Text shown

----------------------------------------

1:33 p.m.: One Metta World Peace (the artist formerly known as Ron Artest) is busy on Twitter this afternoon reflecting on all the things he misses during the lockout. You need to see for yourself. A sampling of some of his work:

— I miss the LA times telling me how sucky I am. That’s the best. End the lock out. I miss jeff van gundy. The Malcolm x of announcers

— I miss the unhealthy plane food. I miss staples low music in the arena . Lebron misses Cleveland. I miss locking down people.

— I miss zen phil not giving Luke and Adam morrison playing time! I miss the bald headed Espn announcers. I miss the going bald TNT announcers

— I miss the dance teams cheering because they have too not necessarily because they want to. I miss Kobe taking shot after shot. Lmafo

— I miss Philly , Detroit and Boston fans. They craziest fans in the NBA . I be scared man! I miss going to Philly n Kobe buying Philly steaks

— I miss the refs running down the court like they have hot tomales in their pants.. I miss Charles Barkley commentating

— I miss Clyde fraziers lime green pig skin suites with orange slices throughout the linen and pitbull skit chin-klet-tas

— I miss the supersonics



1:15 p.m.: TNT’s David Aldridge checked in with some informative information from New York that should help us prepare for today’s session:

Assuming no delays in the pre-meeting caucus each sides conducts with itself, the NBA and the National Basketball Players Association should be underway in their pivotal meeting in New York.

Sources have indicated that the sides made progress Wednesday on three of the five significant system issues that separate them. Those are believed to be the escrow account that the league has implemented since 2006 where a portion of player salaries are withheld and placed in escrow in case the players’ overall share exceeds their agreed-upon percentage (the league is looking for a 10 percent escrow commitment from players in the next collective bargaining agreement), the league’s “repeater tax” proposal that would add additional financial penalties for luxury tax paying teams that do so three or more times in a five-year period, and the so-called “cliff” issue, with the union concerned that teams that are marginally and infrequently tax payers get punished financially under the league’s proposals just as badly as teams that are tax paying recidivists.

It is not known how much progress was made on those issues, though a source indicated Thursday morning that the moves were incremental rather than substantial, a view also expressed by the union’s executive director, Billy Hunter, in his post-meeting remarks early Thursday.

That would leave mid-level exception use for taxpayers and the ability of tax payers to execute sign-and-trade deals as the two significant issues that still aren’t close to being solved.

----------------------------------------

Information given
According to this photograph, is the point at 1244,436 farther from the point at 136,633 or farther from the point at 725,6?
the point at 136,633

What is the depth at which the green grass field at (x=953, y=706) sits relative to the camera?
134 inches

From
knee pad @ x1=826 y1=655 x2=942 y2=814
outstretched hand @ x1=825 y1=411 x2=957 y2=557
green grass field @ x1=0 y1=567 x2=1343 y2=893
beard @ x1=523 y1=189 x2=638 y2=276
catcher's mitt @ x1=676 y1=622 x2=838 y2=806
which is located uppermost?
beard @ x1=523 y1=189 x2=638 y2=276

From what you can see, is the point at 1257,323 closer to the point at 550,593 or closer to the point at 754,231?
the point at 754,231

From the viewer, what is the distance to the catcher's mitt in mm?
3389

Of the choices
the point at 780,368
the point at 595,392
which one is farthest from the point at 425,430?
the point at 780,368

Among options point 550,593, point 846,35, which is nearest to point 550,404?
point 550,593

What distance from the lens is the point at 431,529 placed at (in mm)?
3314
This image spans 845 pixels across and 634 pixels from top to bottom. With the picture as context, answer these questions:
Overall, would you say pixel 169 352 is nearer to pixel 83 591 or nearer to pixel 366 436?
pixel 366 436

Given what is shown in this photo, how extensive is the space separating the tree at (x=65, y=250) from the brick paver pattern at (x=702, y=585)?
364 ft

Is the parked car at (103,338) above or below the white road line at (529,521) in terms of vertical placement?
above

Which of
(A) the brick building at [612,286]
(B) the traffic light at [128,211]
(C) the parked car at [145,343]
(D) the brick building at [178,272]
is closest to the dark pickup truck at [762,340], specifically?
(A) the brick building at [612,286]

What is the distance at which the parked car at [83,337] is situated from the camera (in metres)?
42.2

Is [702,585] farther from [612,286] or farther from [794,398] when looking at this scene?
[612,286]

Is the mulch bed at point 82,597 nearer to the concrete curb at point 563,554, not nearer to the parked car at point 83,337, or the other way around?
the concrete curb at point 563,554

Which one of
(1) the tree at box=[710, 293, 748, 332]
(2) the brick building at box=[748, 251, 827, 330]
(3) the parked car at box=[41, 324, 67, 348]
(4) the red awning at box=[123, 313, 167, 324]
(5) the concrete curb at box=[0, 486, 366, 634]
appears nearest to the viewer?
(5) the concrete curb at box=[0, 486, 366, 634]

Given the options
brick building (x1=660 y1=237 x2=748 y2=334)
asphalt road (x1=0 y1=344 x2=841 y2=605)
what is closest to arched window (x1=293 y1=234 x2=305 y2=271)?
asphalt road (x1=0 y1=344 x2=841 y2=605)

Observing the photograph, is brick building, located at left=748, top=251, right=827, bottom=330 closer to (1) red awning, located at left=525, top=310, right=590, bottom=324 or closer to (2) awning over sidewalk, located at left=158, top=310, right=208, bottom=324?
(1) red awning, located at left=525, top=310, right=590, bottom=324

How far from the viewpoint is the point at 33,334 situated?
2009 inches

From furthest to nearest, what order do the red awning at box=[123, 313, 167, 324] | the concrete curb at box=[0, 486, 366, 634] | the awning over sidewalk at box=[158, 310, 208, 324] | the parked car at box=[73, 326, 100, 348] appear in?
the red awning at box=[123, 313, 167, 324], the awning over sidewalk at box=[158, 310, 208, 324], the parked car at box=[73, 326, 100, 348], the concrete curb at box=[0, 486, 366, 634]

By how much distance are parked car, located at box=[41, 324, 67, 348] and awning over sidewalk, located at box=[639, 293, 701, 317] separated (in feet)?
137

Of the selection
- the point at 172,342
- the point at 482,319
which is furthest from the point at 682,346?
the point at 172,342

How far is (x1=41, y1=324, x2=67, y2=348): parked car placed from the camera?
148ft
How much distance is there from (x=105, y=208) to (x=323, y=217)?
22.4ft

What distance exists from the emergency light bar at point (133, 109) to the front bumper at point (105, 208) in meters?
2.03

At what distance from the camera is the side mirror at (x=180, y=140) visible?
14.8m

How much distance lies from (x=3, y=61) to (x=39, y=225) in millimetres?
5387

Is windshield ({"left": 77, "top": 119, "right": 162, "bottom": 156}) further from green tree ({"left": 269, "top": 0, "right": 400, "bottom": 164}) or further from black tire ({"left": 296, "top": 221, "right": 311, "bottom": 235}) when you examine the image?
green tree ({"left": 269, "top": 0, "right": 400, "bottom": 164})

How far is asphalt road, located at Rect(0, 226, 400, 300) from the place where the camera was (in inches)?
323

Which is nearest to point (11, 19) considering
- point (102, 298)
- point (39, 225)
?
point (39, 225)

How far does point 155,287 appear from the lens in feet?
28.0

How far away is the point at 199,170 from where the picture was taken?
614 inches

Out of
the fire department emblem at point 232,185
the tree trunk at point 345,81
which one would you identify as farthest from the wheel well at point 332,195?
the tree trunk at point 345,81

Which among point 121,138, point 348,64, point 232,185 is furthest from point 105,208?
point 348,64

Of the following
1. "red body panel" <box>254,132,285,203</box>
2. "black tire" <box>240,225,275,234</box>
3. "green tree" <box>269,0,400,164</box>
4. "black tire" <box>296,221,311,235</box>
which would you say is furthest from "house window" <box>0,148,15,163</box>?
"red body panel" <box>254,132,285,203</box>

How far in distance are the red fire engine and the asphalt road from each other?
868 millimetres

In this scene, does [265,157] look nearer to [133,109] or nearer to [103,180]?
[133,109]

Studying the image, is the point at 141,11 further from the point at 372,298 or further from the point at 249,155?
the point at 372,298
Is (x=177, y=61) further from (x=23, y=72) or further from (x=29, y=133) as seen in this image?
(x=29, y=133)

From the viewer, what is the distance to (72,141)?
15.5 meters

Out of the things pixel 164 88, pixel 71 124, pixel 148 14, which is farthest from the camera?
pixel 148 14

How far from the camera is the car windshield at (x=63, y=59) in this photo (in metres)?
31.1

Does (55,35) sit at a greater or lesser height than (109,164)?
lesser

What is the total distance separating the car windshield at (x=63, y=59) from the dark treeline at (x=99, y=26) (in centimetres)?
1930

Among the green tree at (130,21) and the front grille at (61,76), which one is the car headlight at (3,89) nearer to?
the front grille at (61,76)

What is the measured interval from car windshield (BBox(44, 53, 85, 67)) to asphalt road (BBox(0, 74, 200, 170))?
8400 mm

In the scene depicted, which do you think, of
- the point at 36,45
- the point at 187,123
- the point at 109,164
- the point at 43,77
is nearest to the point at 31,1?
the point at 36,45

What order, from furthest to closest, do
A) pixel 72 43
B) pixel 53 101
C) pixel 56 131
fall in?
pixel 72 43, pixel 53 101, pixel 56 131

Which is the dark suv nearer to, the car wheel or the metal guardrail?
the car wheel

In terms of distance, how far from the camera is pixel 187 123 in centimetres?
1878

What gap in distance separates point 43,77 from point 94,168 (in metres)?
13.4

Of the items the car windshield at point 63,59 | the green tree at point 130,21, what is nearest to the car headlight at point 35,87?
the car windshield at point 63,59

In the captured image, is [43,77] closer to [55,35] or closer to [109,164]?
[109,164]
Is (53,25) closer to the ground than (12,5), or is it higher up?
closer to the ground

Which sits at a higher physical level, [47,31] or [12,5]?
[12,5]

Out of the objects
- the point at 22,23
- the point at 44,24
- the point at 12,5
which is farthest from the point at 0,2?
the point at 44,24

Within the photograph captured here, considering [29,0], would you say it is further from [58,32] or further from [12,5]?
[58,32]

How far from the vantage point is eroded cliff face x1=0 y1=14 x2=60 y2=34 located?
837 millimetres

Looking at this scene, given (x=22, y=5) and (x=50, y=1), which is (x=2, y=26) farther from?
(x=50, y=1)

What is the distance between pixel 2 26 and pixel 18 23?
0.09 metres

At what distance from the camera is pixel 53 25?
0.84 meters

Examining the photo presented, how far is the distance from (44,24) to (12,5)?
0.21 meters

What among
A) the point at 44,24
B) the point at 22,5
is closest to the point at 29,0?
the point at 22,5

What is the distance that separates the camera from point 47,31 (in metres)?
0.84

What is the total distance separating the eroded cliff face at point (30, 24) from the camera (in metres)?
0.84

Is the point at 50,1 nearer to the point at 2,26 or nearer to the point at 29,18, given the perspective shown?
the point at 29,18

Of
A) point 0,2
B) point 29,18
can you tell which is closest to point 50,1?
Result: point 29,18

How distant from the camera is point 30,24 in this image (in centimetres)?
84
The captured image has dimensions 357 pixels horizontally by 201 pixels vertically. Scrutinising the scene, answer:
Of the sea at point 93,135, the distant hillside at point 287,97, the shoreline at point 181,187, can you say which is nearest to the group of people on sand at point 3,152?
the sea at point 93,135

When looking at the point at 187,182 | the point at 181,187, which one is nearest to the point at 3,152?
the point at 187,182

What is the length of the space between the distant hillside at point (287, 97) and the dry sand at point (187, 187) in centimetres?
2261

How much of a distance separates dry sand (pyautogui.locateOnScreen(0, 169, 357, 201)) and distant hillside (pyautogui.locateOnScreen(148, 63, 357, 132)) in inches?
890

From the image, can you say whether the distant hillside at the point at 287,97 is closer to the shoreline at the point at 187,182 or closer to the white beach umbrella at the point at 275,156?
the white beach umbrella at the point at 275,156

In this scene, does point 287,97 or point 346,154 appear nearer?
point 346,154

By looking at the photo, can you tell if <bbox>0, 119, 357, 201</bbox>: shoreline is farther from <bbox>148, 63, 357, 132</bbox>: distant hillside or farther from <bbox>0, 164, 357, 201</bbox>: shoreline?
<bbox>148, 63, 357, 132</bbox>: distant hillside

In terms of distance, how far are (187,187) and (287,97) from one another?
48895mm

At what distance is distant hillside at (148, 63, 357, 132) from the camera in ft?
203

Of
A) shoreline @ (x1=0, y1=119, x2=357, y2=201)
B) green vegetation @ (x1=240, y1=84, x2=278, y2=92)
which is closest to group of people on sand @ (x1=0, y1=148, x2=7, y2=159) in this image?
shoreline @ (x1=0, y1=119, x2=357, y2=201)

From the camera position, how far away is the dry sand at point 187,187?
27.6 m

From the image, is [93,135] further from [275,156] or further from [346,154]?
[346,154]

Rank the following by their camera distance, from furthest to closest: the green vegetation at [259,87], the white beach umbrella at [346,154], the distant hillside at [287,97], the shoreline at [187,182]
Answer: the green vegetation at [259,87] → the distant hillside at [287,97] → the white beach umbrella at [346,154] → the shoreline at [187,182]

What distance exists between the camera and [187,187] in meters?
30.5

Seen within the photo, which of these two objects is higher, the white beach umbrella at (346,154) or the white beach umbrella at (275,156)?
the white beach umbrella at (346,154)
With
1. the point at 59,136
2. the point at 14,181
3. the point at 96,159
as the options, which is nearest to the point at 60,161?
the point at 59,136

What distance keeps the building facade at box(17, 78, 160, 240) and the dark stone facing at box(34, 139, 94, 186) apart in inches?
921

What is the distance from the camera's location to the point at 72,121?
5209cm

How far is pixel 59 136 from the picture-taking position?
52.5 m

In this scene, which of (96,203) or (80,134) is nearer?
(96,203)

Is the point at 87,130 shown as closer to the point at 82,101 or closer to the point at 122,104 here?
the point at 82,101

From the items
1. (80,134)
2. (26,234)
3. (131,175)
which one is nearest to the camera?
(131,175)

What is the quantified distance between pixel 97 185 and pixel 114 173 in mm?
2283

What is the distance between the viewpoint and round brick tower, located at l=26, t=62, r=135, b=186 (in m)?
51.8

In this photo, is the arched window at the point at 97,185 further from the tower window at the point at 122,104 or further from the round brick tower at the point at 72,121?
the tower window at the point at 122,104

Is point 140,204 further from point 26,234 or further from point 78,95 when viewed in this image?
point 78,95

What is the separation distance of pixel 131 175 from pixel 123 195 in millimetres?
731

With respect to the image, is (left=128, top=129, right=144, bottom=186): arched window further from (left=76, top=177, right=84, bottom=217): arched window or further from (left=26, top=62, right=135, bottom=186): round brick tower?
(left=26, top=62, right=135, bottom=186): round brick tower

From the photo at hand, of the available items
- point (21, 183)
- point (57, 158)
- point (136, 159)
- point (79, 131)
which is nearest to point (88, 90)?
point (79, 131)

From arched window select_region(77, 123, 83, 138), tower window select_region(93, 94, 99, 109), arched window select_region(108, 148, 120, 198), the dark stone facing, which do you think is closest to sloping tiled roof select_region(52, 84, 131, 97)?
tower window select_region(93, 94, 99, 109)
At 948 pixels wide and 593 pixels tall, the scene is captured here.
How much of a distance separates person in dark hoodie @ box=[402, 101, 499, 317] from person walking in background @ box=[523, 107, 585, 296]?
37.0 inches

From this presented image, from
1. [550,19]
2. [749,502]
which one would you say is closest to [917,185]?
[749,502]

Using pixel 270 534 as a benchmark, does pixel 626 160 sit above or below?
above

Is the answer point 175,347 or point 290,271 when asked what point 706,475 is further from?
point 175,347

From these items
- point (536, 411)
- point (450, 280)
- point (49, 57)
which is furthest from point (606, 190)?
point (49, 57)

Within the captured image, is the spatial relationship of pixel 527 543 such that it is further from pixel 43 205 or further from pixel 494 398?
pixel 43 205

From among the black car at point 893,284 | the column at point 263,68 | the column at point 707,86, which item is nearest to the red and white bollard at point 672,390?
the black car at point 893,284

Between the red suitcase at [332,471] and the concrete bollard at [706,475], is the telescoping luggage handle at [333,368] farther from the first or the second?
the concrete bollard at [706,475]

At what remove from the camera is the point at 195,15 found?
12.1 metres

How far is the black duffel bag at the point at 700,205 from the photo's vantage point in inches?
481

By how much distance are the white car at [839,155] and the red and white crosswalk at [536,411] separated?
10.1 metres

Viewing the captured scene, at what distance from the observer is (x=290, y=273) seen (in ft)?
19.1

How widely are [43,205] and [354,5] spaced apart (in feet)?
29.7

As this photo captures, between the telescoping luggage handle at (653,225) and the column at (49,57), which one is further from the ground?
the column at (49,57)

----------------------------------------

What is asked
In the NBA lockout text above, condense the paragraph beginning "Sources have indicated that the sides made progress" into a short bulleted list that keeps its main facts.

Response
- According to sources, the NBA and the players' union made progress Wednesday on three of the five significant system issues dividing them. Those three are believed to be the following:
- **Escrow account:** The league has used it since 2006. It withholds part of player salaries in case the players' overall share exceeds the agreed percentage. The league wants a 10 percent escrow commitment in the next collective bargaining agreement.
- **"Repeater tax":** The league proposes added financial penalties for teams that pay the luxury tax three or more times in a five-year period.
- **The "cliff":** The union worries that teams paying the tax only marginally and infrequently would be punished as badly as repeat taxpayers.